------ PASSAGE ------

A running joke is that once only a few people came to these institutions to see the art; now many will come, not for the art but for the air-conditioning.
Such are the growing pains of museums in a country that feels both older and newer than any place on the planet. Archaeology pushes its history ever deeper into the past; a racing market economy makes Chinese-ness a mutable identity, under continuous revision. The country and its art institutions seem caught in the tension between self-images: the sovereign civilization apart on one hand, the ambitious scrambler in the global game on the other.
Or so it feels to an art critic on a monthlong visit here, taking the measure of the Chinese art world against a panorama of devastating earthquakes and hectic preparations for the Olympic Games.

------ SUPPLIED INFORMATION ------

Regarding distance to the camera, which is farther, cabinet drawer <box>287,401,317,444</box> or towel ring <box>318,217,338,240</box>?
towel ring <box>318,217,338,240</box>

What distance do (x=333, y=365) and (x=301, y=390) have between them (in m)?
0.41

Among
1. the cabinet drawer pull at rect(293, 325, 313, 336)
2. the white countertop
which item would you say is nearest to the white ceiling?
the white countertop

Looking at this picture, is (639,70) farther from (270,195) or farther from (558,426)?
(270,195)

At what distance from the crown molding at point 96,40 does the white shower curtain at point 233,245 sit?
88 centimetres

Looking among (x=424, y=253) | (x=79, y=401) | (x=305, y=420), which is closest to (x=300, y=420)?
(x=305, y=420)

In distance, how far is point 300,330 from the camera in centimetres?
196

------

TASK 1 => Condense the paragraph of the passage on Chinese museums that begins "Such are the growing pains" into a short bulleted list of its main points.
TASK 2 => Copy the records verbatim, from the line that contains "At what distance" through the end of the records.

RESULT 1 =>
- Museums face growing pains in a country that feels both older and newer than anywhere else.
- Archaeology keeps extending its history further into the past.
- A fast-moving market economy makes Chinese identity changeable and constantly revised.
- The country and its art institutions are torn between two self-images: a sovereign civilization standing apart, and an ambitious competitor in the global game.

RESULT 2 =>
At what distance from the crown molding at point 96,40 does the white shower curtain at point 233,245 sit?
88 centimetres

Looking among (x=424, y=253) | (x=79, y=401) | (x=305, y=420), which is closest to (x=300, y=420)?
(x=305, y=420)

In distance, how far is point 300,330 from the camera in centimetres?
196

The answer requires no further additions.